Oczywiście w tych latach o temat zabiegali również inny radni miasta, rady dzielnic jak i mieszkańcy Chyloni i Cisowej. Jakaż więc była nasza radość gdy pod koniec 2011 roku realizacja inwestycji wreszcie się rozpoczęła...

...która to radość okazała się mocno przedwczesna. Tradycyjnie już dla gdyńskich inwestycji nie przesadnie (żeby nie powiedzieć - w ogóle nie) skonsultowano przyjmowanych rozwiązań z lokalną społecznością. Nie trudno przewidzieć, że, gdy inwestycja została oddana do użytku, zaczęły się problemy:

1. Azyl dla pieszych na przejściu przez ulicę Chylońską przy skrzyżowaniu z Kcyńską wybudowano bez jednoczesnego poszerzenia ulicy Chylońskiej. Powstałe w ten sposób wydzielone pasy ruchu okazały się zbyt wąskie, utrudniając manewrowanie samochodów ciężarowych oraz pojazdów komunikacji miejskiej.

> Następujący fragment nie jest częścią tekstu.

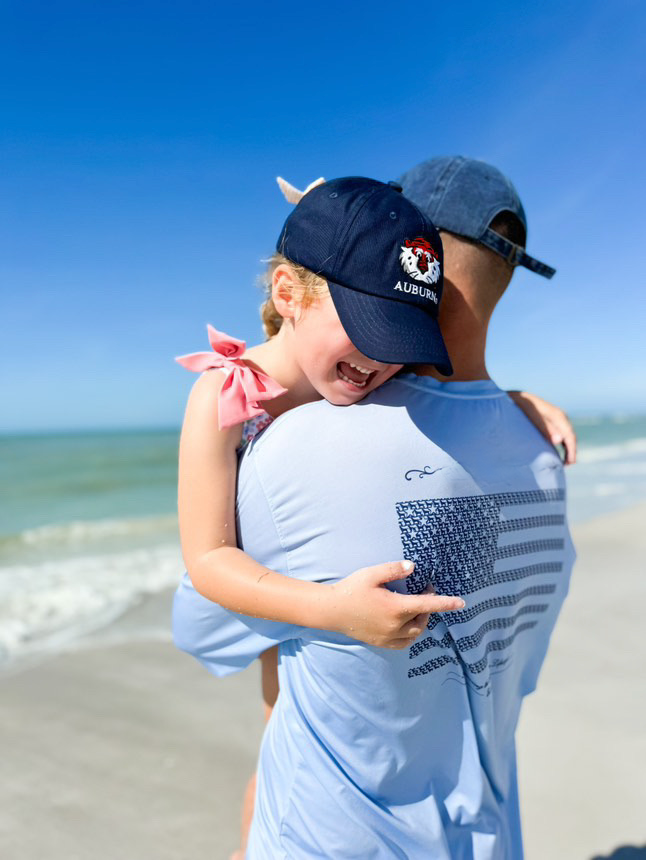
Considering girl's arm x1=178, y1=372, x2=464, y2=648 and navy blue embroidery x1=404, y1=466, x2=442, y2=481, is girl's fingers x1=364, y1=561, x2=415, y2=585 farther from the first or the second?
navy blue embroidery x1=404, y1=466, x2=442, y2=481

2. Brak widoczności na wyjeździe z ulicy Żwirowej, skutkujący powtarzającymi się stłuczkami.

3. Nawierzchnię jednego z pasów wykonano z wyjątkowo nierównego bruku co praktycznie uniemożliwiło jazdę po nim na rowerze, skłoniło kierowców do prób jazdy „pod prąd" pasem obok, wreszcie stało się źródłem uciążliwego hałasu i wibracji dla okolicznych mieszkańców.

Niemal natychmiast po zakończeniu robót do akcji ruszyło ponowne całe przewijające się powyżej grono „interwentów". I, co nietrudno przewidzieć, pierwsza reakcja urzędu miała charakter zejścia do okopów i pokrycia natrętów ogniem zaporowym odmów.

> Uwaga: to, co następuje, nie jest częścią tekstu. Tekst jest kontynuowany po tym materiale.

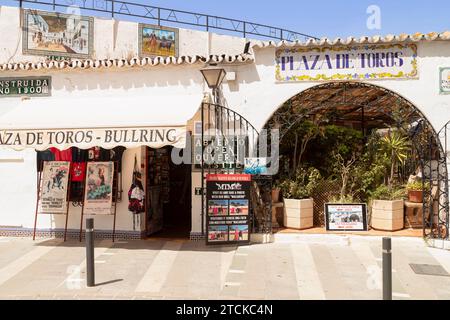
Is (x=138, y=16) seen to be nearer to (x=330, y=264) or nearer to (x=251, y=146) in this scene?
(x=251, y=146)

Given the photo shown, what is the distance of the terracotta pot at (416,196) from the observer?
982cm

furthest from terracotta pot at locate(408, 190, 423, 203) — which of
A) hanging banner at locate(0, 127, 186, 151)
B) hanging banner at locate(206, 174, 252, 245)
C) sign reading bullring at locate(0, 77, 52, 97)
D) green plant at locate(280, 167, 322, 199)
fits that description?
sign reading bullring at locate(0, 77, 52, 97)

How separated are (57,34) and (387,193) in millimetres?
15801

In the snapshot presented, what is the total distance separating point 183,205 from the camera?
12656mm

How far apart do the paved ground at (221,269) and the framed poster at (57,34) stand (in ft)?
37.1

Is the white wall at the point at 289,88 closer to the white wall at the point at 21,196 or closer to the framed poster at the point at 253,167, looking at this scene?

Z odpowiedzi na moją interpelację datowanej na 2 maja 2012: Przebudowa skrzyżowania ul. Północnej z ul. Chylońską została wykonana zgodnie z decyzją o zatwierdzeniu projektu budowlanego i pozwoleniu na budowę oraz projektem budowlanym stanowiącym jej załącznik. Zastosowanie nawierzchni z kostki kamiennej na jednym pasie ruchu przebudowanego skrzyżowania wynika z uzgodnień dokumentacji przez PEWiK Gdynia oraz ZDiZ Gdynia. W związku z przebiegiem w tym pasie magistrali wodociągowej [...] Podany rodzaj nawierzchni został pozytywnie zaopiniowany przez ZDiZ Gdynia.

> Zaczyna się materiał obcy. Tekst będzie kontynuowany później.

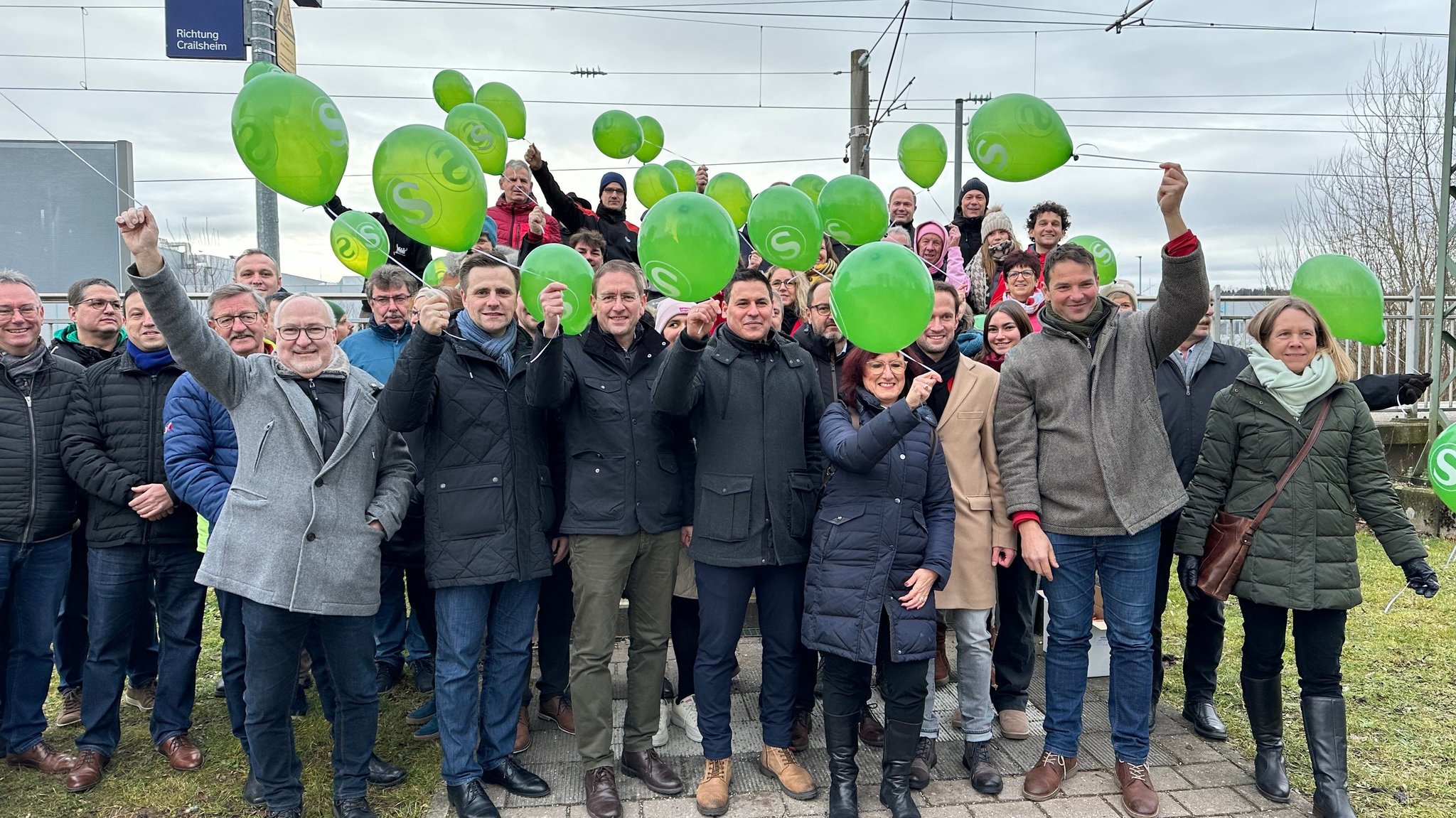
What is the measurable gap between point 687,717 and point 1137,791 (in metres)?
1.86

Ponieważ jednak nacisk radnych, mieszkańców i mediów lokalnych nie ustawał, z czasem zaczęły pojawiać się wyłomy we froncie odmowy. Zadeklarowano analizę konstrukcji azylu, pojawiło się lustro poprawiające widoczność na wyjeździe ze Żwirowej, wreszcie w odpowiedzi na interpelację Łukasza Cichowskiego datowanej na 28 sierpnia 2012 roku znalazły się znamienne słowa: biuro projektów zaproponowało zmianę nawierzchni na asfaltobetonową lub kostkę betonową bezfazową [...] Zastosowanie nawierzchni z asfaltobetonu uzyskało pozytywną opinię ZDiZ. Aktualnie trwają przygotowania opracowań umożliwiających zlecenie wymiany nawierzchni [...] Przewiduje się zakończenie opracowań we wrześniu 2012 roku.

Pozostaje żywić nadzieję, iż opisywana poprawka zostanie zrealizowana w tempie szybszym niż sama inwestycja. Oraz zadumać nad funkcjonowaniem miasta, w którym niezbędną mieszkańcom, niewielką w sumie inwestycje - a następnie jej sensowne wykonanie - trzeba latami „wydzierać z gardła" urzędu interpelacjami, pismami, wystąpieniami, artykułami prasowymi itp.